__The task__
The reply should contain each record below, returned exactly as given.

__Source information__
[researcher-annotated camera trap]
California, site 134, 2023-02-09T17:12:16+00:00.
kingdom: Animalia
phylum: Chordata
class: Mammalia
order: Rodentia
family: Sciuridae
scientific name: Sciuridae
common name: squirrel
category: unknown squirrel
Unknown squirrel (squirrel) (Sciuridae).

__Final answer__
[researcher-annotated camera trap]
California, site 134, 2023-02-09T17:12:16+00:00.
kingdom: Animalia
phylum: Chordata
class: Mammalia
order: Rodentia
family: Sciuridae
scientific name: Sciuridae
common name: squirrel
category: unknown squirrel
Unknown squirrel (squirrel) (Sciuridae).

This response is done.